The ACT will be one of the first jurisdictions to give the Pfizer vaccine to everyone aged 30 to 39, with the territory government to open up bookings at its clinics from Tuesday.
Half of adults in the ACT have now received at least one dose of a COVID-19 vaccine, which dramatically decreases their risk of developing serious illness from the disease.
More than a quarter of adults in Canberra will have been fully vaccinated by the end of the week.
The newly eligible cohort of Canberrans rushed to sign up for their vaccines on Tuesday morning, overloading the booking system as of 8am.
One ACT resident said he received a text message inviting him to book at 7.21am and was told the queue was full at 7.36am.
"To help you book, we limit the number of people who can book appointments at the same time. The queue is full. Check back later," ACT government wrote.
Chief Minister Andrew Barr said he wanted the territory to retain its position ahead of the national average as the vaccine rollout continued.
"Vaccines are the only way out of this pandemic. There is no other viable alternative to protect yourself and the people around you from very serious illness. There is no other alternative to ending the lockdowns and the travel restrictions that have impacted on our lives," Mr Barr said.

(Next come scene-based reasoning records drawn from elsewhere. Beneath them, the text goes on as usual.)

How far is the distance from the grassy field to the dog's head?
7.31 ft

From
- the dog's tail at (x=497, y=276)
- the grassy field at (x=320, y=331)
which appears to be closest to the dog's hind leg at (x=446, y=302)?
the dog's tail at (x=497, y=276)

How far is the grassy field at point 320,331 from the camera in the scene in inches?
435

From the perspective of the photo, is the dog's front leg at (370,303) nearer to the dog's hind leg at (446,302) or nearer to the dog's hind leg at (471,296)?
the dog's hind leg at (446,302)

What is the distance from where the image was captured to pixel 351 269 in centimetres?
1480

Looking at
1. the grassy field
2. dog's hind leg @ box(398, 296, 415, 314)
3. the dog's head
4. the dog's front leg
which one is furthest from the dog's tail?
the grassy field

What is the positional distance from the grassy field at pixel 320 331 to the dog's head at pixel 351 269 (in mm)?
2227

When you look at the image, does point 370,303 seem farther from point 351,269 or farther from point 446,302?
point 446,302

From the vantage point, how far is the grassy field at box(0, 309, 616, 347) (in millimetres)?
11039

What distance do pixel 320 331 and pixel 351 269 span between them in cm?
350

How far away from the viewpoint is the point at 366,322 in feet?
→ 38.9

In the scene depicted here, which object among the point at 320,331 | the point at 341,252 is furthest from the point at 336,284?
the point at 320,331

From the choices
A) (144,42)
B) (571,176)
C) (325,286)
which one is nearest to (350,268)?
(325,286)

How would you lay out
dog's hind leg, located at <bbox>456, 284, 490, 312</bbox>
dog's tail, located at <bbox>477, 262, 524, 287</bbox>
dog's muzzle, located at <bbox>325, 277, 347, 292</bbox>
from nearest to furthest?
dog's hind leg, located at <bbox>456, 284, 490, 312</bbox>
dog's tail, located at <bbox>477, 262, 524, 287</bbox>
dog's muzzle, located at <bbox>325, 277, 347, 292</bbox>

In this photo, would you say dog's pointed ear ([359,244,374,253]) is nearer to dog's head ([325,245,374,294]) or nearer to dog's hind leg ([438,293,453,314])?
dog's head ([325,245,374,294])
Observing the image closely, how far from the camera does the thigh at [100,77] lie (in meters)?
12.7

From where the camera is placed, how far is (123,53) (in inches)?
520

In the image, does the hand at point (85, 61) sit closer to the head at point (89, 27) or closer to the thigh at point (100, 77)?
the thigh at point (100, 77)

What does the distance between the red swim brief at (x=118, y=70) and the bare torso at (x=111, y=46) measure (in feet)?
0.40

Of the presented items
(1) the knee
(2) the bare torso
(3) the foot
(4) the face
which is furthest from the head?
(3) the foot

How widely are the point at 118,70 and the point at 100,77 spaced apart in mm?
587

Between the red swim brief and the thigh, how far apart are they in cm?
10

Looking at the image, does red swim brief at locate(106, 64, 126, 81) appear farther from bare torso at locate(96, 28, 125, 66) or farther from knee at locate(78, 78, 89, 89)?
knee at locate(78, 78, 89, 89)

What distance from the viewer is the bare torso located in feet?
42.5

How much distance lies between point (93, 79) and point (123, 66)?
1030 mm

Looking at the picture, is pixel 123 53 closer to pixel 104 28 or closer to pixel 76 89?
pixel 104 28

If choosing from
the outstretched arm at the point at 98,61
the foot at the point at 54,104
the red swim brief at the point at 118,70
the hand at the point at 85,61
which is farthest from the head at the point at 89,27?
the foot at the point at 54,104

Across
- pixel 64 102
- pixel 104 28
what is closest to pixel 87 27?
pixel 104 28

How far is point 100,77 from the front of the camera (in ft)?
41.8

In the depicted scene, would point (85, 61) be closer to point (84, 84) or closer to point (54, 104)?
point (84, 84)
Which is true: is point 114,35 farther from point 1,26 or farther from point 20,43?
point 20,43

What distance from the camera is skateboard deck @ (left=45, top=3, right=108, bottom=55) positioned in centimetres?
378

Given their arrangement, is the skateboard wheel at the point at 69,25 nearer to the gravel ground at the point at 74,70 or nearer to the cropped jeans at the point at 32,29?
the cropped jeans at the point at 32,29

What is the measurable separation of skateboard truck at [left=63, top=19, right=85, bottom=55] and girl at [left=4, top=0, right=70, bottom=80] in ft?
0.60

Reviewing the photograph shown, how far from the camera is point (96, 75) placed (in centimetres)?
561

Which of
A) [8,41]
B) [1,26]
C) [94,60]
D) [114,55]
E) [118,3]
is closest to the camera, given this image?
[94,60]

But the ACT government said it was keeping an open mind about vaccination incentives, with vaccination passports ruled out until all residents have been eligible for a jab.
More than 20,000 ACT residents aged 30 to 39 have registered for an appointment with the online MyDHR system, a process which was opened up two weeks ago.
There are 70,000 people in the ACT's 30- to 39-year-old cohort, but some 16,000 have received their first dose in earlier vaccine rollout phases.
ACT Health will from Tuesday contact all those who have registered for an appointment to encourage them to make their booking. Anyone in the age range will be able to make a booking, regardless of prior registration.
More than 40 per cent of the Australian population aged over 16 has received one dose of the vaccine, while 19.23 per cent has received two doses.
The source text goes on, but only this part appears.